Materyalist ve Pagan Bir Din : New Age


 Hinduizm, Şintoizm, Konfüçyüsçülük, Caynizm, Şamanizm, Taoizm gibi batıl Uzak Doğu dinlerinin putperest inanışları ve bu inanışların Asya ülkelerindeki köklü etkisi üzerinde durduk. Ancak bu etki sadece Asya kıtası ile sınırlı değildir. Zaman içinde Batılı toplumlarda da Uzak Doğu öğretileri taraftar toplamıştır. Bu etki bazı çevrelerin bilinçli propagandaları ile başlamış ve bu batıl dinler kısa sürede Batı kültürünün çok önemli bir parçası haline gelmiştir.

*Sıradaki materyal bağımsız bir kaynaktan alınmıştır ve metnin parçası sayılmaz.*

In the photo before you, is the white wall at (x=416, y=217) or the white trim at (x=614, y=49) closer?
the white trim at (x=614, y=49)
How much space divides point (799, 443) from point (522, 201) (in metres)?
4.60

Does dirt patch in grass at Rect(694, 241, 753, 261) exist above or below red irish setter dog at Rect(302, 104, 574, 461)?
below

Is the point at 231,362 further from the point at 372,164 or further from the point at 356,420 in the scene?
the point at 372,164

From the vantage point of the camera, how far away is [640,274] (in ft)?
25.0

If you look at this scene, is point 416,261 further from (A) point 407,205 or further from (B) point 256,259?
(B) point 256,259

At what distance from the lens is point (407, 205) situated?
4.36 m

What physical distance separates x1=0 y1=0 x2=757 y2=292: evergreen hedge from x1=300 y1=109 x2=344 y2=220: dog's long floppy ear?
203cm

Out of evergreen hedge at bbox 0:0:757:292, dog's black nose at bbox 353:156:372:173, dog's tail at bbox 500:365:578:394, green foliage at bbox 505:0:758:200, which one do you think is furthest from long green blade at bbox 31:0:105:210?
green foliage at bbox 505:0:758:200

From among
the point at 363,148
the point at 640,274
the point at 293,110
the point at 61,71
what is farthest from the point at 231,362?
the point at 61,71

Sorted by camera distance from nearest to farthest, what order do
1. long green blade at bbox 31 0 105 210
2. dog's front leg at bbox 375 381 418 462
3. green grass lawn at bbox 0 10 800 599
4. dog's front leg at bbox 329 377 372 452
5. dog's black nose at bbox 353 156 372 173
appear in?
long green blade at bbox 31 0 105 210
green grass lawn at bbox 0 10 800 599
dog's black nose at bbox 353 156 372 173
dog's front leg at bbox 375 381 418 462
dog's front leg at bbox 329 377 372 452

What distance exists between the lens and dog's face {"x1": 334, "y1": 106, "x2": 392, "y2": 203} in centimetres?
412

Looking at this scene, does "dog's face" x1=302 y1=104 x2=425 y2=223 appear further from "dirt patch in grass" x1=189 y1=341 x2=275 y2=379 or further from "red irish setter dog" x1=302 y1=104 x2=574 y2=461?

Uzak Doğu dinlerine olan ilginin birkaç önemli sebebi bulunmaktadır. Bunlardan birincisi mistik ayinlerin, ritüellerin, törenlerin insanlara gizemli özelliklere sahip olduğu izlenimi verecek şekilde lanse edilmesidir. Bu dinlerin mensuplarının yaşam şekilleri, giyinişleri, batıl itikatları, felsefeleri ve garip ayinleri Batılı toplumların yaşamları boyunca karşılaştıkları hayat şeklinden çok farklıdır. Bu farklılığın cazip bir üslupla sunulması bazı Batılılarda büyük bir merak ve ilgi oluşturmaktadır. İşte, bu batıl dinleri seçen ya da bazı öğretilerini uygulayan insanlar da genelde inandıkları ya da mantıklı buldukları için değil, yoğun bir şekilde telkin edilen sözde "gizemli" havadan etkilendikleri için bu kararı vermektedirler. Ancak Uzak Doğu dinlerinin Batılı toplumlarda yayılmasının ardında "ilgi çekme" heyecanının yanısıra çok daha köklü bir sebep bulunmaktadır: Bu dinlerin materyalist, putperest ve inkarcı düşünce yapıları.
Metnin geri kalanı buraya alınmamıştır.